Dr. Raleigh moved on to discuss to what extent these tactics of repression were effective, focusing in on Russia’s last tsar, Nicholas II. This point was quickly and effectively argued with a reference to Nicholas’ own words: “…I am not fit to rule.”

But an incompetent autocrat does not guarantee a revolution.  After Bloody Sunday and the ensuing 1905 Revolution, Russia had a parliamentary body, albeit an extremely limited one.  Nonetheless, the society’s middle classes were given a limited voice in the public sphere and it seemed possible Russia could be on a reformatory rather than revolutionary course between 1905 and 1917.  There remains significant debate among historians of the Russian Revolution as to whether these reformist tendencies were derailed and made revolutionary by World War I, or whether they were illusory to begin with.  The first point is argued by Oxford University’s Stephen Smith in his 2017 book Russia in Revolution, where he maintains that were it not for World War I, Russia feasibly could have avoided revolution through reform.  Raleigh argued the opposite side in his lecture – that there never was true reform in Russia. Rather, the country was headed toward Revolution from the first shots fired in 1905, propelled by the friction between modernizing economic forces and a monarchy determined to maintain the power structures of the seventeenth century.

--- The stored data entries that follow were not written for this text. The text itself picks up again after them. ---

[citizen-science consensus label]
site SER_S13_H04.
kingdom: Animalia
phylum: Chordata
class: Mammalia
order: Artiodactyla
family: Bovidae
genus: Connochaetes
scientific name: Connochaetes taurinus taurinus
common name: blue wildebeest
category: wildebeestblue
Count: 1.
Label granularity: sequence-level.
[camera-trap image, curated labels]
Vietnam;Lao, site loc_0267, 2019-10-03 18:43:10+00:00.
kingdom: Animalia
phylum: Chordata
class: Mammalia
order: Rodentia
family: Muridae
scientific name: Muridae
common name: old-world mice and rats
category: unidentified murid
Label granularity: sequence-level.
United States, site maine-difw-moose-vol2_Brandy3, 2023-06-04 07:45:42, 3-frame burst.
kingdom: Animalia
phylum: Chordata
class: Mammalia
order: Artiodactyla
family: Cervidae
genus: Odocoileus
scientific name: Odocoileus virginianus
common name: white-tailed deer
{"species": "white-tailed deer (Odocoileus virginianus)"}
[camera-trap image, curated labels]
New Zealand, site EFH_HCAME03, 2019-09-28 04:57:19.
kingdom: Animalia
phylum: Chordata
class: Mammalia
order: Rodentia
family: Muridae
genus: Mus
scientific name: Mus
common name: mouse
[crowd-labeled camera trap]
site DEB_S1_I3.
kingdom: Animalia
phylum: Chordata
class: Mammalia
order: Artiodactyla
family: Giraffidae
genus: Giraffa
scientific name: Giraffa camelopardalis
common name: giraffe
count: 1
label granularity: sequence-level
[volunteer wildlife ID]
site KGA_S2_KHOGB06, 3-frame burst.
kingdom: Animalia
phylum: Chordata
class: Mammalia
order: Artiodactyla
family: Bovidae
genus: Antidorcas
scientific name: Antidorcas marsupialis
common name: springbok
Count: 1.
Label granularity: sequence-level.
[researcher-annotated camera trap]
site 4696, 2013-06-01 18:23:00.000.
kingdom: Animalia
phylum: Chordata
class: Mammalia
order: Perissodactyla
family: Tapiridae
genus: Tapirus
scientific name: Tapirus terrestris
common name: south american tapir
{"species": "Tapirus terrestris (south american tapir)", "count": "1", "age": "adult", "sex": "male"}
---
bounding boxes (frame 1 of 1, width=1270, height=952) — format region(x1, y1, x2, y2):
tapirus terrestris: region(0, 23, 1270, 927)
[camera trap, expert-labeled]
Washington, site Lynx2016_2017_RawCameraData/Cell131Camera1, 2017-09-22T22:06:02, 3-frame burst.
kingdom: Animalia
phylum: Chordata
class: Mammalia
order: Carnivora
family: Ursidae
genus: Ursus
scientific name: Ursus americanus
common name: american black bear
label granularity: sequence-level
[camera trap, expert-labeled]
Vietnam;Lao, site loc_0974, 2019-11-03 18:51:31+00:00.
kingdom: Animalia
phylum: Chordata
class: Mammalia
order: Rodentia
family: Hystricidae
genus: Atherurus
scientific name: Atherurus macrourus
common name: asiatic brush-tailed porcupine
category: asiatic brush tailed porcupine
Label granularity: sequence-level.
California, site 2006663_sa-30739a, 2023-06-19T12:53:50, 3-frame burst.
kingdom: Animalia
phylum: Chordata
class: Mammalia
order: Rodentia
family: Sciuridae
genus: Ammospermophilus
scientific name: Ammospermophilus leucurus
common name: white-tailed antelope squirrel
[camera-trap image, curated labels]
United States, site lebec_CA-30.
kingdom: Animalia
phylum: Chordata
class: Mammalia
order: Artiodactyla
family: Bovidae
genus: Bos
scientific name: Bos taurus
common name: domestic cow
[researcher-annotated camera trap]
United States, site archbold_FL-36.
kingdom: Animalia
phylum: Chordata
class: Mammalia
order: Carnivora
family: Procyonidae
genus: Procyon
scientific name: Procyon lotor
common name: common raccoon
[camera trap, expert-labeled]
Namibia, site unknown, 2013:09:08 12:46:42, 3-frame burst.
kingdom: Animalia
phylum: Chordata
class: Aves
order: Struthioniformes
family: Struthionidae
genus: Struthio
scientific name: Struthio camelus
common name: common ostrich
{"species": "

But where the Romanov dynasty failed by looking backwards, Dr. Raleigh brought his talk closest to his contemporary audience by looking into the present and the future – at how the Russian Revolution has affected the world, and how it is being remembered in Russia and internationally this year.  Calling the Revolution “the most important event of the twentieth century”, Dr. Raleigh outlined how it influenced not only events in Russia, but also Russia’s relations with the rest of the world, especially the west.  The Revolution also spawned countless other revolutionary communist parties in other nations, and even other communist revolutions – most notably in China, Cuba, and Vietnam, but also throughout Africa, South America, and Southeast Asia.  This influence is a large part of the reason why Dr. Raleigh himself and countless of his colleagues continue to study the Revolution.  Even though the Soviet Union no longer exists as a political entity, its influence can still be strongly felt around the world.  Dr. Raleigh touched on how contemporary Russia is attempting to distance itself from its revolutionary past, as commemorative events tend to focus more on World War I than on the Revolution. President Vladimir Putin himself talks of how Russia has had “enough of revolution” for the time being.  Despite this, academic conferences within Russia and elsewhere focusing on the Russian Revolution are taking place this year, as the centenary of the Revolution generates renewed interest in its study.

This means even more debate surrounding the sweeping themes Dr. Raleigh touched on.  This year’s Havighurst Colloquia series coincides with an undeniably fresh and exciting time in the field.

August Hagemann is a second-year student majoring in Economics and Russian, East European, and Eurasian Studies.